** start TEXT PROVIDED **

One of the most exciting discoveries while writing California Out of the Box was when I found the David Rumsey Map Collection at Stanford. This site provides a searchable, downloadable, and even printable platform where visitors can browse copious amounts of amazing maps. The image above featuring The Unique Map of California is the back cover of our new California curriculum. I love what this image has to say about the large size of California, the natural attractions such as Yosemite, and the helpful comparative chart of the highest Sierra peaks.
For some background on the collection: Rumsey began collecting maps 30 years ago; he donated his whole collection to Stanford. The collection contains 150,000 maps, and over 80,000 are scanned at high resolution and available online. The maps span the 16th century through the 21st century. The collection highlights North and South America, though other areas are covered as well. Rumsey collected all types of maps — historical, atlases, road maps, minning maps, exploration maps, railroad and road maps, and more.

** end TEXT PROVIDED **

● **TASK INSTRUCTIONS**
1. According to the text on the David Rumsey Map Collection, how many maps does the collection contain?
2. List the words the map collection text uses to describe the kind of platform the site provides.
3. Carry on the text about the David Rumsey Map Collection from its last sentence.
The records that come next have nothing to do with the map collection text.

** start LISTING **

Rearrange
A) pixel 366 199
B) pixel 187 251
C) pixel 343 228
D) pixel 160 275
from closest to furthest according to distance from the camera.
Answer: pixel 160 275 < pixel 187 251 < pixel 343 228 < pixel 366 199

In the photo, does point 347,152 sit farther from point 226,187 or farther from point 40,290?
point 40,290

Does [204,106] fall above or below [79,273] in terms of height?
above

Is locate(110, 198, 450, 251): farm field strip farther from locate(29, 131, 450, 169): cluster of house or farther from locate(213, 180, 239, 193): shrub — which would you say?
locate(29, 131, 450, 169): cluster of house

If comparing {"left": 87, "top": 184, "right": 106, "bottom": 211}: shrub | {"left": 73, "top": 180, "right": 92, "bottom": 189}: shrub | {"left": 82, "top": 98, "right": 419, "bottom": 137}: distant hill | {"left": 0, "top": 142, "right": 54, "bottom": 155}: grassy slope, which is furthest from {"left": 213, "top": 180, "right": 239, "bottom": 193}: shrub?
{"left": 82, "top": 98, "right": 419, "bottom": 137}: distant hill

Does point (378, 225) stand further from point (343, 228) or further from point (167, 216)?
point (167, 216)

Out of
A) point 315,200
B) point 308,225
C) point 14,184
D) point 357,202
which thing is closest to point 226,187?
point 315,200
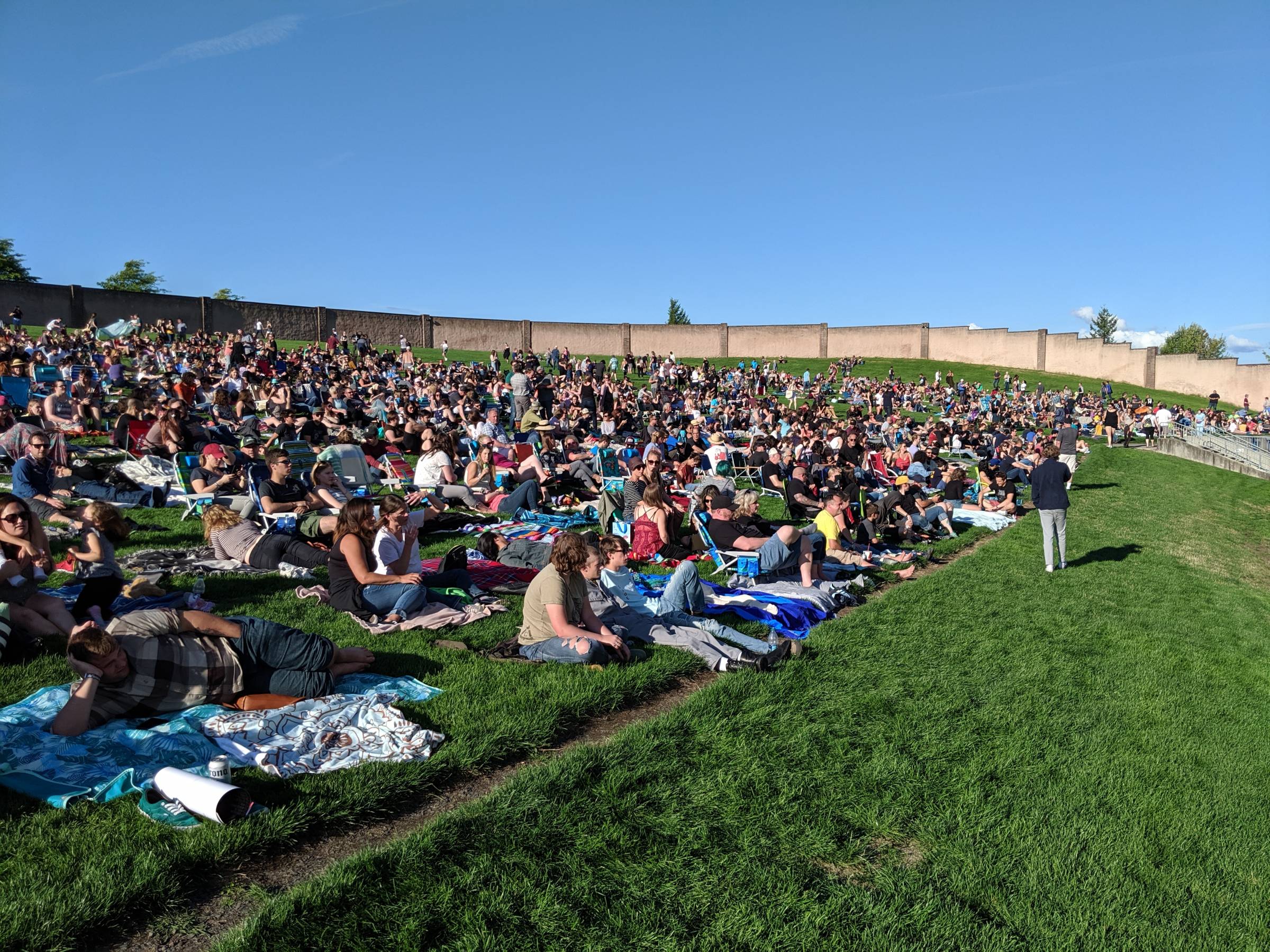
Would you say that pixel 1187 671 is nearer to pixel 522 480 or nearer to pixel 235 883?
pixel 235 883

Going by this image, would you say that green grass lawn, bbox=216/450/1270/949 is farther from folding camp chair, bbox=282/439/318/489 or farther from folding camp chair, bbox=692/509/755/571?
folding camp chair, bbox=282/439/318/489

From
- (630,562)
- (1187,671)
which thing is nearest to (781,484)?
(630,562)

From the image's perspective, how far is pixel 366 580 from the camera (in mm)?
6746

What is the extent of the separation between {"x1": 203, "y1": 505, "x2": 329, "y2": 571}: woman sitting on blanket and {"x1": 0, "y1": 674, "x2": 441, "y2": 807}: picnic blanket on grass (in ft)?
10.4

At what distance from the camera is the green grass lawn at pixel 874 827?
136 inches

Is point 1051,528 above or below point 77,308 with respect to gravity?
below

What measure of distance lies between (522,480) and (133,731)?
927 centimetres

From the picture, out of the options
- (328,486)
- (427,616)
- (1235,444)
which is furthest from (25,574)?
(1235,444)

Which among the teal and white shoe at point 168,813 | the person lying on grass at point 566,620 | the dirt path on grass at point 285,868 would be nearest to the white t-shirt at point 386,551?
the person lying on grass at point 566,620

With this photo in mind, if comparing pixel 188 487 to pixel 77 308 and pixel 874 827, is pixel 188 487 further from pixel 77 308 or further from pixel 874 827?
pixel 77 308

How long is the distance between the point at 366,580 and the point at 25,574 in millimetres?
2283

** end LISTING **

● **OUTPUTS IN ORDER**
1. 150,000 maps.

2. Searchable, downloadable, printable

3.
How can the collection be used in the learning environment? Here is a simple exercise that students can perform to interact with these maps for whatever historical period, work of literature, or even earth science unit you are studying.
- Hit David Rumsey Map Collection. Ask students to type in a city or country of interest in the map collection search bar (far right).
- Every map tells us different information. Have students choose 2 maps from their search above. What 3-5 things do they learn/notice in each map? What’s similar? What’s different?
- Narrow in on your particular area/time period. Type in your time period/geographical area. Locate 1 map and discuss as a larger group. Discuss: What do you see? Is it color or black and white? What devices has the cartographer (mapmaker) used to note the land (such as land thickness border, names of areas, or color of areas)? How do you know what areas are water? Mountains? Other interesting features? How do you know if an area is flat or tall, or deep? How do you know what different route/line thicknesses mean (is there a legend)?
- 5 things. Have students make a list of 5 things they have learned from looking more in depth at the above map.
- Student connection with time period. Have student find a map of their choice that they enjoy from your period or area of study. They should download or write down the name of the map. The historical maps are particularly fun for students as they contain unique images. Students should either write down or tell the class or small group 5 things they learn about the time period through their chosen map.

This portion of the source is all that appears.